- Leader: Mihran Poghosyan
- Founded: 6 March 2024
- Headquarters: Yerevan, Armenia
- Ideology: Armenian nationalism
- National Assembly: 0 / 107

Website
- website

= Armenian National Unity =

Armenian National Unity (Հայոց ազգային միաբանություն), sometimes known as Armenian National Union, is an Armenian political party that is headquartered in Yerevan. It is led by former deputy of the Republican Party of Armenia, Mihran Poghosyan.

==History==
The party was established on 6 March 2024 with Mihran Poghosyan elected as party chairman. Poghosyan returned to Armenia from residing in Russia and resigned his membership in the Republican Party of Armenia prior to founding the party.

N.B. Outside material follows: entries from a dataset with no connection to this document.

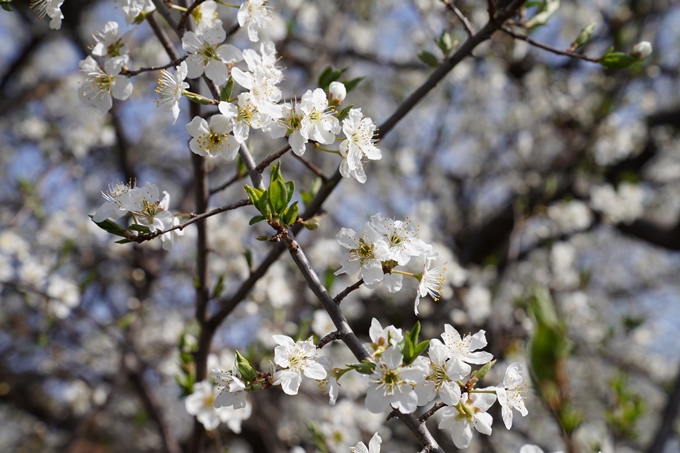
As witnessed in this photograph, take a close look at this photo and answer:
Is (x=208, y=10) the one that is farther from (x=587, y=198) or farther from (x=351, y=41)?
Result: (x=351, y=41)

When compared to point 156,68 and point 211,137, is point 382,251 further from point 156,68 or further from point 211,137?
point 156,68

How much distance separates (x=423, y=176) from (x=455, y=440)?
13.0 ft

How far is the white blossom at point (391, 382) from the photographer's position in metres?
0.95

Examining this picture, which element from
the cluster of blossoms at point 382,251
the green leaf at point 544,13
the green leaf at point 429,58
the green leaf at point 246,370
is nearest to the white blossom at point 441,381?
the cluster of blossoms at point 382,251

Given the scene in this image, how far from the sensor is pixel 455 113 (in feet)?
20.3

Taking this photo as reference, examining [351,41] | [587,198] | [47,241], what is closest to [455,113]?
[351,41]

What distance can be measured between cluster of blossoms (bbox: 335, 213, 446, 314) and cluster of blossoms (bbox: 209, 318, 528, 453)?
0.34 ft

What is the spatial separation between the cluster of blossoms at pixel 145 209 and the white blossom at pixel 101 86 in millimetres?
259

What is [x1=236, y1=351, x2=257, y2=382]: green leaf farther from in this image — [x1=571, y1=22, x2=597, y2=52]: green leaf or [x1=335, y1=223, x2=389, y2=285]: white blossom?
[x1=571, y1=22, x2=597, y2=52]: green leaf

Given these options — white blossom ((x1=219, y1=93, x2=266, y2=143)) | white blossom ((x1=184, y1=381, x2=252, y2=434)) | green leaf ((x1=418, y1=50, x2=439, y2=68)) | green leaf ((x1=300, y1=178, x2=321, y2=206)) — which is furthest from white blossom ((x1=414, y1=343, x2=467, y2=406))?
green leaf ((x1=418, y1=50, x2=439, y2=68))

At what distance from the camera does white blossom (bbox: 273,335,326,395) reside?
105cm

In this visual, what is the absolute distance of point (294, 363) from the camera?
108 cm

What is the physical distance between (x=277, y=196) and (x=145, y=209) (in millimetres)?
330

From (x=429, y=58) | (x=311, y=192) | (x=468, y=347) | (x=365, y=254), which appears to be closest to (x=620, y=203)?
(x=429, y=58)
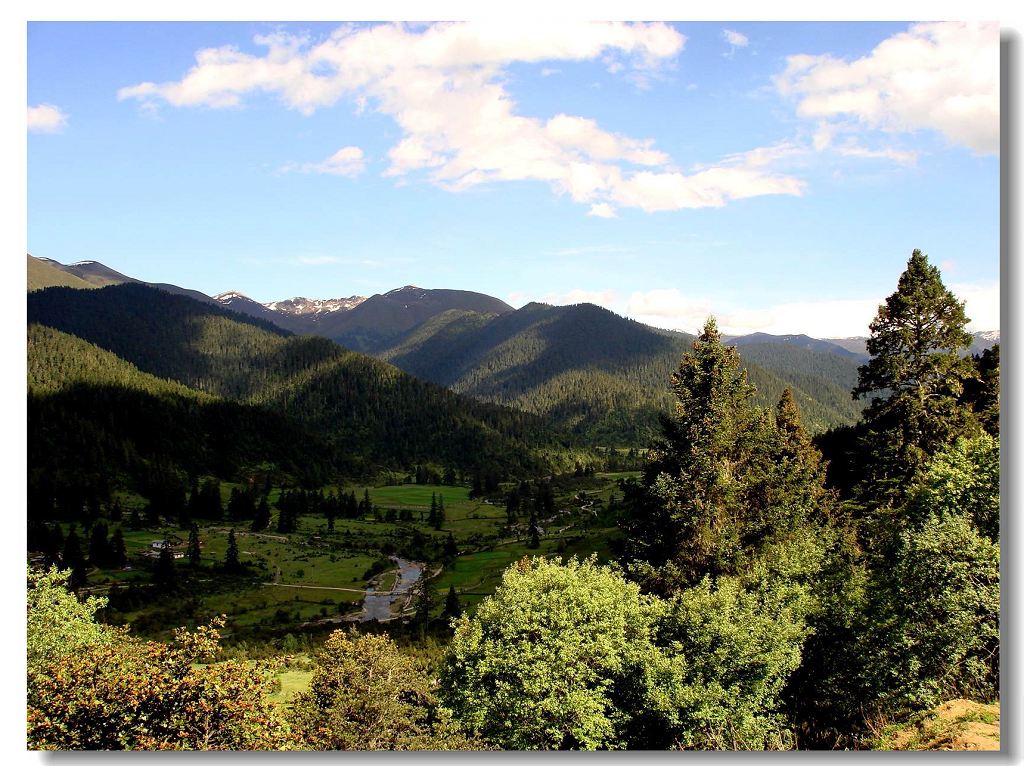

On 24 April 2024, during the 2024 Armenian protests, party members gathered in downtown Yerevan and called for the resignation of prime minister Nikol Pashinyan and announced support for protest leader Bagrat Galstanyan.

On 6 September 2024, some party members were summoned by the National Security Service for questioning. On 18 October 2024, the party announced that eight party members were arrested by police, including the vice-president of the party, Ararat Avetisyan.

The party has no political representation within the National Assembly and currently acts as an extra-parliamentary force.

==Ideology==
The party advocates for the rights of Armenians displaced from the Second Nagorno-Karabakh War to return to Artsakh and opposes any territorial concessions to Azerbaijan.